Dans le système solaire, les planètes rocheuses, comme la Terre et Mars, occupent les régions proches du Soleil, alors que les planètes géantes, comme Jupiter ou Saturne, restent cantonnées dans les confins. « D’où la surprise en 1995 quand Michel Mayor et Didier Queloz découvrent pour la première fois une planète géante très proche de son étoile » rappelle Claire Moutou, chercheuse au CNRS en poste au TCFH et co-auteure de cette nouvelle étude. Depuis, les astronomes ont montré que les Jupiters chauds se forment dans les régions externes du disque protoplanétaire – la matrice qui donne naissance à l’étoile centrale et aux planètes environnantes – avant de migrer vers les régions internes tout en évitant autant que possible de tomber dans l’étoile.
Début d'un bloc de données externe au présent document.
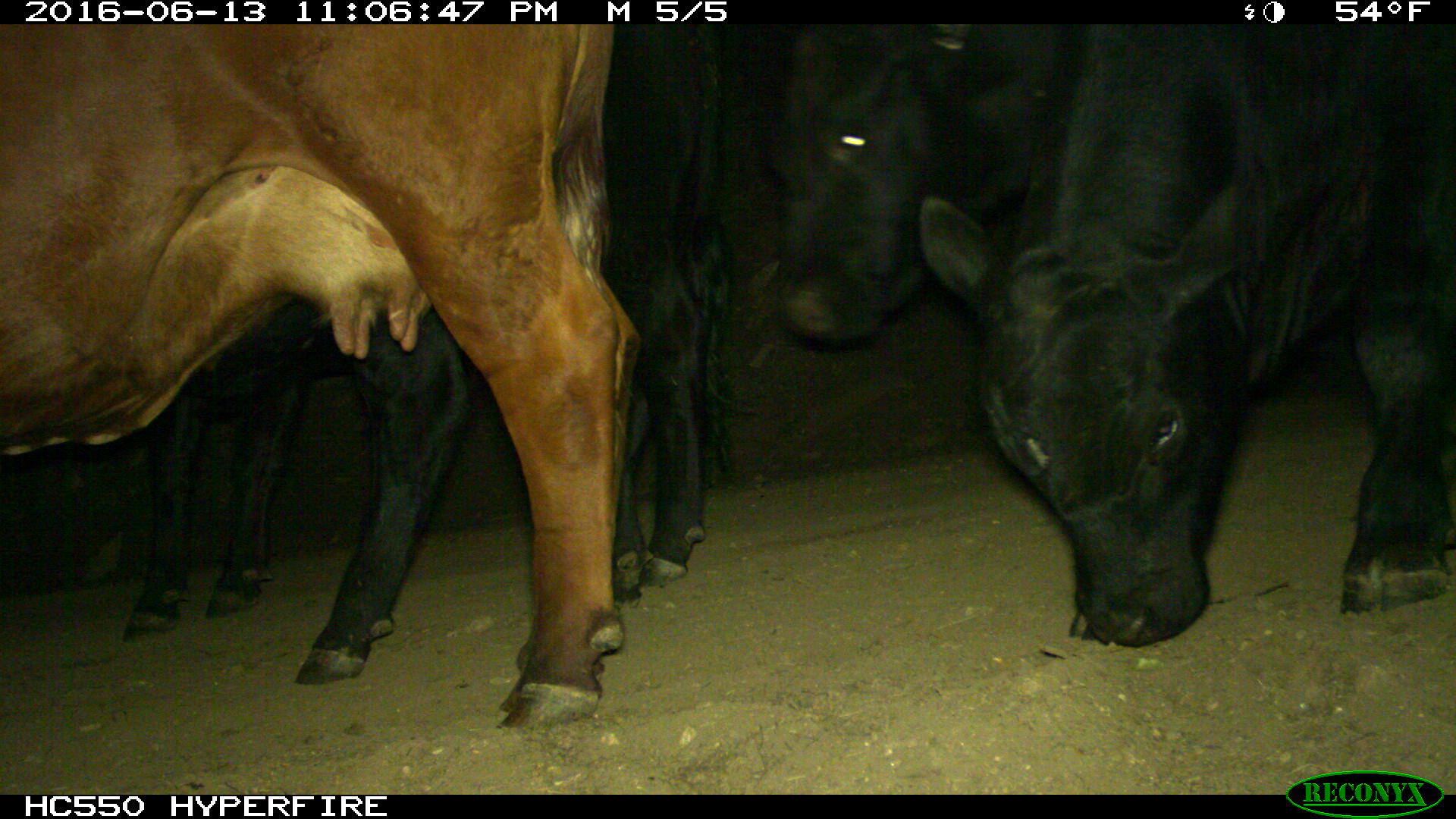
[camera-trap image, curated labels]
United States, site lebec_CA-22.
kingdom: Animalia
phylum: Chordata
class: Mammalia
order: Artiodactyla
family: Bovidae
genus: Bos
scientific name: Bos taurus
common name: domestic cow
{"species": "Bos taurus (domestic cow)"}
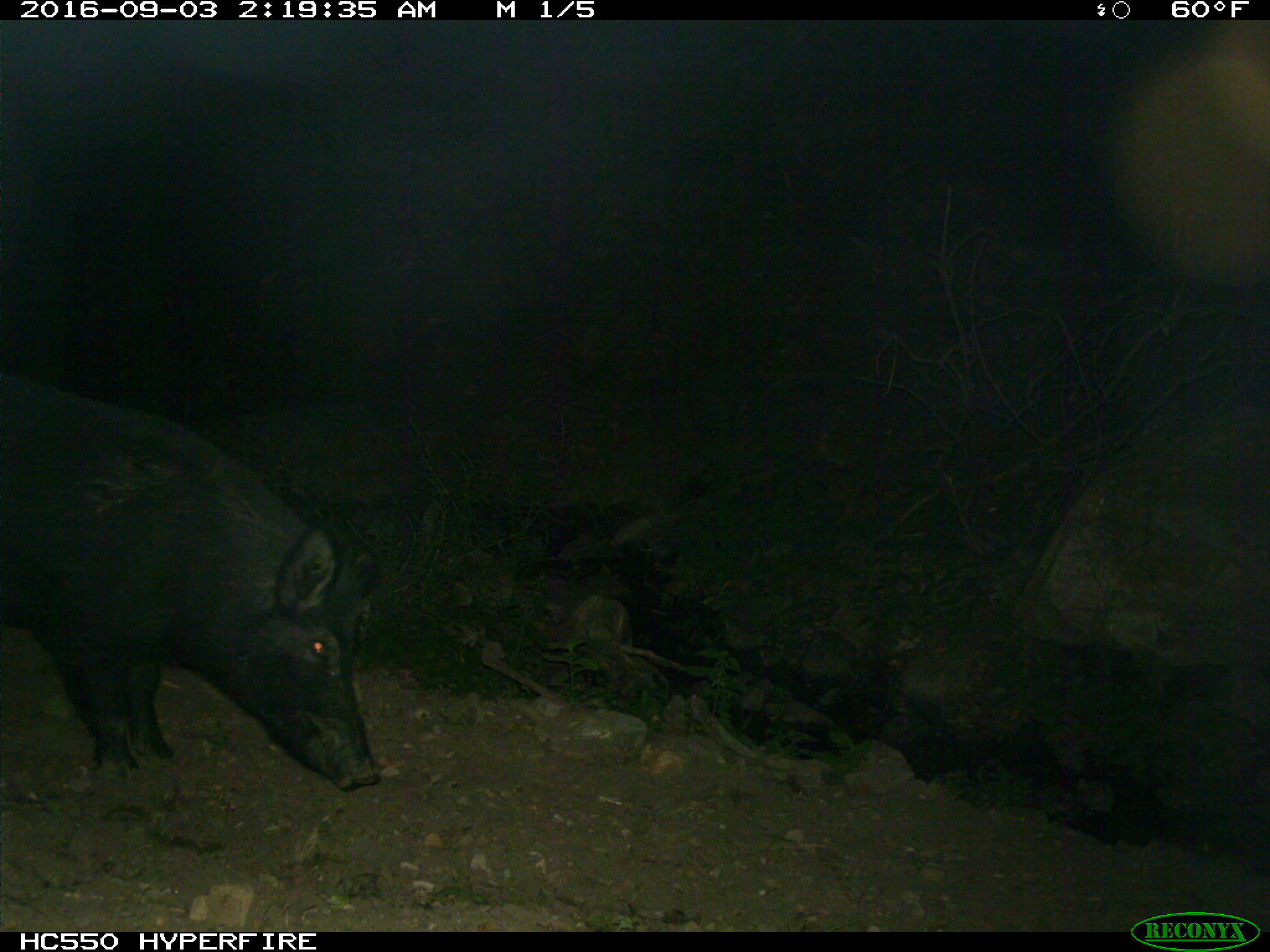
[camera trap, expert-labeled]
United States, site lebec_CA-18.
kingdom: Animalia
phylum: Chordata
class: Mammalia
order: Artiodactyla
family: Suidae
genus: Sus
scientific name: Sus scrofa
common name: wild boar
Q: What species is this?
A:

Ce processus peut se produire dans une phase très précoce, alors que les jeunes planètes s’alimentent encore au sein du disque primordial. Ou alors bien plus tard, une fois que de nombreuses planètes ont été formées et interagissent en une chorégraphie si instable que certaines d’entre elles se retrouvent propulsées au voisinage immédiat de l’étoile centrale.
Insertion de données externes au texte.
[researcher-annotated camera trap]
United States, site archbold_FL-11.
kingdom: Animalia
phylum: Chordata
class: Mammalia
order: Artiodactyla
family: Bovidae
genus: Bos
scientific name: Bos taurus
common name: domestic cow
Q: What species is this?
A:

Une équipe internationale d’astrophysiciens dirigée par Jean-François Donati vient d’obtenir des arguments en faveur du premier de ces deux scénarios. Avec l’instrument ESPaDOnS, le spectropolarimètre construit par les équipes de l’IRAP / OMP pour le TCFH, ils ont observé des étoiles en formation au sein d’une pouponnière stellaire située à environ 450 années lumière de la Terre dans la constellation du Taureau. Parmi celles scrutées récemment, l’équipe vient d’en découvrir une, surnommée V830Tau, qui montre des signatures similaires à celles causées par une planète 1.4 fois plus massive que Jupiter, mais sur une orbite 15 fois plus proche de l’étoile que la Terre ne l’est du Soleil. Cette découverte, publiée dans la revue MNRAS, suggère que les Jupiters chauds peuvent être extrêmement jeunes et potentiellement bien plus fréquents autour des étoiles en formation qu’au voisinage d’étoiles adultes comme le Soleil.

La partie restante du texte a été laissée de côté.